Spatial reasoning question records:
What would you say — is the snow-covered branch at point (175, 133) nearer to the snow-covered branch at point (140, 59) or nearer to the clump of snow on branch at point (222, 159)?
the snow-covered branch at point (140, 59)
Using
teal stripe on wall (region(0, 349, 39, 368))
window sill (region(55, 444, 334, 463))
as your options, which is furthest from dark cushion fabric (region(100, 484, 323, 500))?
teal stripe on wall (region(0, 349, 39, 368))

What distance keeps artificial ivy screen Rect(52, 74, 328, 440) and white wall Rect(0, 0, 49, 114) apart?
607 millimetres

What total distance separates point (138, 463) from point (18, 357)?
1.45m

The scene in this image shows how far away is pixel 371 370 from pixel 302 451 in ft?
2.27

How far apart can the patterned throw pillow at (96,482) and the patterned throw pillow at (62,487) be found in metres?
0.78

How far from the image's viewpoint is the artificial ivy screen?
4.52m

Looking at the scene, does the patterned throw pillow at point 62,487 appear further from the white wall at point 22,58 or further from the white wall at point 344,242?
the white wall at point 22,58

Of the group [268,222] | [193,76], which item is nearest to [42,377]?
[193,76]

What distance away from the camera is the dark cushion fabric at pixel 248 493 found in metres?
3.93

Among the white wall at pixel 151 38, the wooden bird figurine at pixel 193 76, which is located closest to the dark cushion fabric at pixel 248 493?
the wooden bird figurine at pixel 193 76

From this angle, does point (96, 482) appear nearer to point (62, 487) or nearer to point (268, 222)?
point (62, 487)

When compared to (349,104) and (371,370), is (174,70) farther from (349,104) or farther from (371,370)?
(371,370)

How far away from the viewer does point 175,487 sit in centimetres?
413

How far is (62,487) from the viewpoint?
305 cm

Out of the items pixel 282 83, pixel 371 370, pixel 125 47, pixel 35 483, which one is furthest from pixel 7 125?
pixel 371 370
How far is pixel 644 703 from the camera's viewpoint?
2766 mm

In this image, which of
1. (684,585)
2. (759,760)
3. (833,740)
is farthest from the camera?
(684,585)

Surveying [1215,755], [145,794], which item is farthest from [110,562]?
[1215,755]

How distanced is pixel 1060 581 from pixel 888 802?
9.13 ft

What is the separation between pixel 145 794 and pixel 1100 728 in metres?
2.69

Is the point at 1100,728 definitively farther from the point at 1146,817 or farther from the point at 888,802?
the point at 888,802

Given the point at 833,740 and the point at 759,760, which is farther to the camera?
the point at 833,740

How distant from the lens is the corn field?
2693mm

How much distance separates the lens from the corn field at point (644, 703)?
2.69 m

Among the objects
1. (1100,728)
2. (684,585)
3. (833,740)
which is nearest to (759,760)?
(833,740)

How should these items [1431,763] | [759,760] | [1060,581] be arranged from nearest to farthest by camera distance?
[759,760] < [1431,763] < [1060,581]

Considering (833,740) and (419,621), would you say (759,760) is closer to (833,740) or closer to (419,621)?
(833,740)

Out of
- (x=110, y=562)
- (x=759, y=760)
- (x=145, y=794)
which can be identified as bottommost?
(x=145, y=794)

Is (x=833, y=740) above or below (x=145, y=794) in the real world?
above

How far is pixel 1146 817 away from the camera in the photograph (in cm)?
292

* **WORK TO DO**
Please repeat the listing above word for word, starting at the beginning of the listing and ending at the line that contains "607 millimetres".

* **THE COMPLETED TASK**
What would you say — is the snow-covered branch at point (175, 133) nearer to the snow-covered branch at point (140, 59) or nearer to the clump of snow on branch at point (222, 159)?
the snow-covered branch at point (140, 59)
Using
teal stripe on wall (region(0, 349, 39, 368))
window sill (region(55, 444, 334, 463))
as your options, which is furthest from dark cushion fabric (region(100, 484, 323, 500))?
teal stripe on wall (region(0, 349, 39, 368))

What distance keeps artificial ivy screen Rect(52, 74, 328, 440) and white wall Rect(0, 0, 49, 114) apart?
607 millimetres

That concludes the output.